#### Teks yang diberikan ####

Setara Institute menilai perubahan format debat yang tidak memberikan
sesi khusus kepada calon wakil presiden oleh Komisi Pemilihan Umum (KPU) memunculkan kecurigaan publik tentang adanya intervensi dari luar.
Direktur Eksekutif SETARA Institute Halili Hasan, mengatakan kecurigaan
seperti itu cukup rasional.
"KPU semakin menebalkan kecurigaan publik. Patut diduga ia tunduk pada
intervensi kekuatan politik eksternal mereka," kata Halili, dalam
keterangan tertulis, pada Sabtu, 2 Desember 2023.
Dia mengatakan, KPU memutuskan mengubah format debat capres-cawapres pada pemilihan presiden atau Pilpres 2024, berbeda dengan
Pemilu 2019. Lima kali debat Pilpres saat itu terdiri atas tiga kali debat
antar-capres dan dua kali antar cawapres. Semuanya dihadiri secara
bersamaan pasangan capres-cawapres.
Tidak ada putaran debat secara terpisah. Khusus hanya dihadiri capres
atau cawapres seperti Pilpres 2019. Dalam lima kali debat itu, kata dia,
pasangan capres-cawapres selalu hadir bersamaan. Hanya porsi berbicara
dibedakan. Tergantung sesi debat Pilpres sedang berlangsung, apakah debat
capres atau cawapres.
Debat pertama Pilpres 2019, diawali dengan sesi pasangan lengkap. Lalu
pada tiga sesi berikutnya debat capres hanya dihadiri oleh capres dan sesi
debat cawapres hanya dihadiri cawapres. Pada sesi pamungkas, debat Pilpres
diikuti pasangan capres-cawapres. "Format debat Pilpres 2024 jelas
merupakan kemunduran," ujar dia.
Dari sisi hak konstitusional warga negara, kata Halili, publik dirugikan
karena mereka tidak diberikan ruang untuk mendapatkan referensi memadai
tentang figur kepemimpinan otentik baik capres atau cawapres sebelum
rakyat menentukan pilihannya di bilik suara pada 14 Februari 2024.

####

◆ **Perintah**:
Kutip tanpa perubahan bagian teks tentang format debat Pilpres 2024 mulai dari "Setara Institute menilai" sampai dengan dan termasuk "intervensi dari luar.".

#### Data ####

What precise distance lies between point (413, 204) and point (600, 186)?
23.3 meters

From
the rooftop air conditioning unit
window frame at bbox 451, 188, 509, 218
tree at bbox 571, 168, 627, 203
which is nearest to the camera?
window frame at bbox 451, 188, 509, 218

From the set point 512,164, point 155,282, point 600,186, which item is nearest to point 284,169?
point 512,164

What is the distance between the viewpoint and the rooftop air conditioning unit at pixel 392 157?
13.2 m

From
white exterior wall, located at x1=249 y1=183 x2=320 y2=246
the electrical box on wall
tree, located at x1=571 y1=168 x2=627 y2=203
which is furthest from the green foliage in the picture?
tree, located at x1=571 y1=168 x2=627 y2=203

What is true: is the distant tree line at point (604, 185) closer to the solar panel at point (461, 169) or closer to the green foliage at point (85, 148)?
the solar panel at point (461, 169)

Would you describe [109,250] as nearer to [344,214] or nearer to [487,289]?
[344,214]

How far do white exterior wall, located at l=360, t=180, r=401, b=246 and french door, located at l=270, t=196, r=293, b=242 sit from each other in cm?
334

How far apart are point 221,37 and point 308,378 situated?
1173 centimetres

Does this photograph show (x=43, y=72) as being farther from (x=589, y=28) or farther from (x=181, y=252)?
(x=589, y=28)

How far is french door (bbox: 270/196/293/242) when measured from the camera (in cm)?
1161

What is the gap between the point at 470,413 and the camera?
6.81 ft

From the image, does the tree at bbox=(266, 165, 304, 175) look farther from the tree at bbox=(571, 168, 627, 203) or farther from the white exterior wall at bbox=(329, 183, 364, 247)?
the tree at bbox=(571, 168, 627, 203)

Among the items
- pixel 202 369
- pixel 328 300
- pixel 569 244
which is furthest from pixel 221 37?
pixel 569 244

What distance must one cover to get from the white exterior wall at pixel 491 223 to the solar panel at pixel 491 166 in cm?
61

####
#### Data ####

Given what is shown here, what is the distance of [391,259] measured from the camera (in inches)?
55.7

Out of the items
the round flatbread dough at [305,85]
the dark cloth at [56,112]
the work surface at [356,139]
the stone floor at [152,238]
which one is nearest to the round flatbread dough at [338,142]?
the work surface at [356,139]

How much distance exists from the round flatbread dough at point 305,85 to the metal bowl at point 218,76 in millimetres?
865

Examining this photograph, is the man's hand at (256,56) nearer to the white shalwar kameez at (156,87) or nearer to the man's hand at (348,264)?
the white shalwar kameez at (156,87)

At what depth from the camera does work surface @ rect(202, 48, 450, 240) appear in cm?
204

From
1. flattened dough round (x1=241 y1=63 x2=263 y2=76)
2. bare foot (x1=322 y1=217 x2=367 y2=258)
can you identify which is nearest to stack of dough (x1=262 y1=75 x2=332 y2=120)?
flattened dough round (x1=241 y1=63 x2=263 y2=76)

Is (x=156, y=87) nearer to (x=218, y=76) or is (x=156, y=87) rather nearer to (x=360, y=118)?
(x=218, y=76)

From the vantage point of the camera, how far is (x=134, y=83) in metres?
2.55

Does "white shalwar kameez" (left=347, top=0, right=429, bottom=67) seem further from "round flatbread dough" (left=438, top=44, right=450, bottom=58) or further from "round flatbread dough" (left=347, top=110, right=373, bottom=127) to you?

####

◆ **Hasil di bawah**:
Setara Institute menilai perubahan format debat yang tidak memberikan
sesi khusus kepada calon wakil presiden oleh Komisi Pemilihan Umum (KPU) memunculkan kecurigaan publik tentang adanya intervensi dari luar.